_Task a:_ Please rewrite the entries below, beginning at the first one and stopping after the line that has "2.75 meters", with "red roof" changed to "red rooftop" and everything else left as it is.

_Provided passage:_
====================
The Transformation of the Television Character
In the early 1900s the television became a common source of entertainment and has evolved greatly since then. The early prime-time sitcoms told more life lessons than it did jokes. Characters in these television shows portrayed the ideal family; they had good values and morals, communicated with each other on every-day issues, and they learned a valuable lesson at the end of each episode. Now, decades after the television became a household item, we rarely see a television family that holds true to the values of how we once thought an American family should be. Crude and mischievous young boys belonging to dysfunctional families living in an out of the ordinary community are what currently seem to be most common. From Full House to Family Guy, there seemed to be a huge culture leap that took Americans from watching the American-dream family to the extremely offensive characters of shows such as South Park and The Simpsons.
There are so many different themes in television that it is hard to concentrate on the evolution of television shows as a whole. However, many shows are connected and there is evidence in each show to prove their relation. Throughout the creation of new shows, influence from others plays a big part. Writer Jonathan Lethem proves that all beloved and infamous works of art have been influenced in some way by a previous work in his essay “The Ecstasy of Influence.”
CNN writer Lisa Respers France brings us back to the days of Leave it to Beaver and The Brady Bunch in her article “The Evolution of the TV Family.” France points out that “the Cleavers on Leave It to Beaver gave way to the blended family on The Brady Bunch and the single-parent home on One Day at a Time.” Decades ago, Americans wanted to watch the picture-perfect life of families on television. Leave it to Beaver came out in 1957 and featured an all-American family that easily resolved their simple issues while growing closer at the same time. In 1969 came a new all-American family of television: The Brady Bunch. The Brady family’s situation was different from the perfect American family: Carol and Mike Brady were two widowed individuals who got married and brought along their three children to form one big happy family. Of course this family was still perfectly ideal, but the death of a spouse and divorce was not an ideal topic at the time.
====================
_Task material:_
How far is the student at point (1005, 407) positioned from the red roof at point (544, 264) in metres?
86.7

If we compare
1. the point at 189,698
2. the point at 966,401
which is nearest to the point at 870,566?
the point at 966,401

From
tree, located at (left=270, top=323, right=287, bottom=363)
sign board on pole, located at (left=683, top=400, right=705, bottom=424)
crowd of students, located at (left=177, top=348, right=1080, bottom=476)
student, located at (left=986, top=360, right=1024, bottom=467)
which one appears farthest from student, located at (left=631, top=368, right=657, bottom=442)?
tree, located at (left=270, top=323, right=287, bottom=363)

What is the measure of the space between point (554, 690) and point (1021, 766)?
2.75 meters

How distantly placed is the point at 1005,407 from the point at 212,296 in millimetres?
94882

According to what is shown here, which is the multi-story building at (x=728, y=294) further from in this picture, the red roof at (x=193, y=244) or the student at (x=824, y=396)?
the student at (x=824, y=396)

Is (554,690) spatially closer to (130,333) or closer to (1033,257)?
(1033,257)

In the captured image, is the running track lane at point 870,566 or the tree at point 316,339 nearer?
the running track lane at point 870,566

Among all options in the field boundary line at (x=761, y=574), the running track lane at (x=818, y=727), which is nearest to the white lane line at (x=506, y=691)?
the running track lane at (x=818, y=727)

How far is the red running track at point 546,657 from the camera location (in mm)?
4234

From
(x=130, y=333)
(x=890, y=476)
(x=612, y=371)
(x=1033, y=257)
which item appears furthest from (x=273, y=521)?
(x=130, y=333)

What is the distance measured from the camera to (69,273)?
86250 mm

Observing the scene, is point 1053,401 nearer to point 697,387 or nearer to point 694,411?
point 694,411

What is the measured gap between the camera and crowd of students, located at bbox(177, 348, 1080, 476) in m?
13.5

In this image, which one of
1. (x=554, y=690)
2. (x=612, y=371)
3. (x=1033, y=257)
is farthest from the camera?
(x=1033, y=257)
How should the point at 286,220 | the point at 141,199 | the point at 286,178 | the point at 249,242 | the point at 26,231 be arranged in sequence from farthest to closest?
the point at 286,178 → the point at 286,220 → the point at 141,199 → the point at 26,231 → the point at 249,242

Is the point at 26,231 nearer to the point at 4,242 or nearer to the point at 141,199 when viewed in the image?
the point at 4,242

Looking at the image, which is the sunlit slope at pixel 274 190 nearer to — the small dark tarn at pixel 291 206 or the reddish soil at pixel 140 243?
====================
_Task b:_ Extend the essay on the changing television character from the point where it stops.

_Response a:_
How far is the student at point (1005, 407) positioned from the red rooftop at point (544, 264) in metres?
86.7

If we compare
1. the point at 189,698
2. the point at 966,401
which is nearest to the point at 870,566?
the point at 966,401

From
tree, located at (left=270, top=323, right=287, bottom=363)
sign board on pole, located at (left=683, top=400, right=705, bottom=424)
crowd of students, located at (left=177, top=348, right=1080, bottom=476)
student, located at (left=986, top=360, right=1024, bottom=467)
which one appears farthest from student, located at (left=631, top=368, right=657, bottom=442)?
tree, located at (left=270, top=323, right=287, bottom=363)

What is the measure of the space between point (554, 690) and point (1021, 766)?
2.75 meters

_Response b:_
Another stem from Leave it to Beaver was Full House which aired thirty years after Leave it to Beaver with a similar theme: a family with arising issues each episode and a lesson learned at the end of each. Similar to The Brady Bunch, this family was not quite as picture-perfect. Danny Tanner was a single father of three daughters whose wife was killed by a drunk driver and in their home also lived Danny’s best friend Joey and his brother-in-law Jesse. At this point in television history, the sitcom family had evolved into a less ideal and unique situation, however shows still featured unrealistically loving and well communicative families.
The evolution from the desirable loving family to the comedic dysfunctional family started off slowly. What quickly boosted the shift was reality television. One of the first reality TV shows to feature a real American family was aired in 1973 on PBS called An American Family. With a title like that, viewers must have thought that this was another typical series about a happy family with high morals. However, the Louds were a less than perfect family who allowed their issues to unfold on television. The honest family went through a divorce and found out their son was gay on air. This truly formed a breakthrough in fictional and reality shows: producers and writers were influenced to start creating shows about families that were more relatable to the Loud family. Today reality shows rule networks like MTV and features the lives of struggling families and individuals. Teen Mom is a reality show on MTV about single...
Bibliography: California Law Reviews, Vol. 80, No. 2 (March 1992) pp. 513-553.
Lethem, Jonathan. "The Ecstasy of Influence." Harpers Magazine. N.p., Feb. 2007. Web. 25 Feb.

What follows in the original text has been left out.